Stored data entries:

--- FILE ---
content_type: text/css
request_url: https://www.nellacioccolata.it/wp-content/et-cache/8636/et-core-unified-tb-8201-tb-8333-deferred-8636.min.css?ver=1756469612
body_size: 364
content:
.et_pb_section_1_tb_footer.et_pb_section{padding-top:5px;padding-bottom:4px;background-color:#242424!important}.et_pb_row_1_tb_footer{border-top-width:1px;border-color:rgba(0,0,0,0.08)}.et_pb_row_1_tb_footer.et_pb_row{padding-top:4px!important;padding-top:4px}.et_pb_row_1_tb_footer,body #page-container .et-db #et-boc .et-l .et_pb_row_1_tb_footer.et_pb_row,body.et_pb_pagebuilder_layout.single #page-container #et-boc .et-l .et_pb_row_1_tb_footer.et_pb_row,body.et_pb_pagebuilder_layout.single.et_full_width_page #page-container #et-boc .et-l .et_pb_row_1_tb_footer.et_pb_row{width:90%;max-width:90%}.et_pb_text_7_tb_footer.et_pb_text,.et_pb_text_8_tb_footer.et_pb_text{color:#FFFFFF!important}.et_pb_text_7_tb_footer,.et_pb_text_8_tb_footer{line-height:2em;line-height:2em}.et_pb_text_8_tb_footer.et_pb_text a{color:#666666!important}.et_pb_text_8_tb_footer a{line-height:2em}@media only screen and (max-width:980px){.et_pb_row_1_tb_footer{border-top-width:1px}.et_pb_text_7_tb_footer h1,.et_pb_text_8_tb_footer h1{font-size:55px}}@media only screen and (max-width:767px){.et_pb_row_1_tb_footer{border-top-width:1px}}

Task:
Please return all of the entries above, exactly and completely.

Expected answer:
--- FILE ---
content_type: text/css
request_url: https://www.nellacioccolata.it/wp-content/et-cache/8636/et-core-unified-tb-8201-tb-8333-deferred-8636.min.css?ver=1756469612
body_size: 364
content:
.et_pb_section_1_tb_footer.et_pb_section{padding-top:5px;padding-bottom:4px;background-color:#242424!important}.et_pb_row_1_tb_footer{border-top-width:1px;border-color:rgba(0,0,0,0.08)}.et_pb_row_1_tb_footer.et_pb_row{padding-top:4px!important;padding-top:4px}.et_pb_row_1_tb_footer,body #page-container .et-db #et-boc .et-l .et_pb_row_1_tb_footer.et_pb_row,body.et_pb_pagebuilder_layout.single #page-container #et-boc .et-l .et_pb_row_1_tb_footer.et_pb_row,body.et_pb_pagebuilder_layout.single.et_full_width_page #page-container #et-boc .et-l .et_pb_row_1_tb_footer.et_pb_row{width:90%;max-width:90%}.et_pb_text_7_tb_footer.et_pb_text,.et_pb_text_8_tb_footer.et_pb_text{color:#FFFFFF!important}.et_pb_text_7_tb_footer,.et_pb_text_8_tb_footer{line-height:2em;line-height:2em}.et_pb_text_8_tb_footer.et_pb_text a{color:#666666!important}.et_pb_text_8_tb_footer a{line-height:2em}@media only screen and (max-width:980px){.et_pb_row_1_tb_footer{border-top-width:1px}.et_pb_text_7_tb_footer h1,.et_pb_text_8_tb_footer h1{font-size:55px}}@media only screen and (max-width:767px){.et_pb_row_1_tb_footer{border-top-width:1px}}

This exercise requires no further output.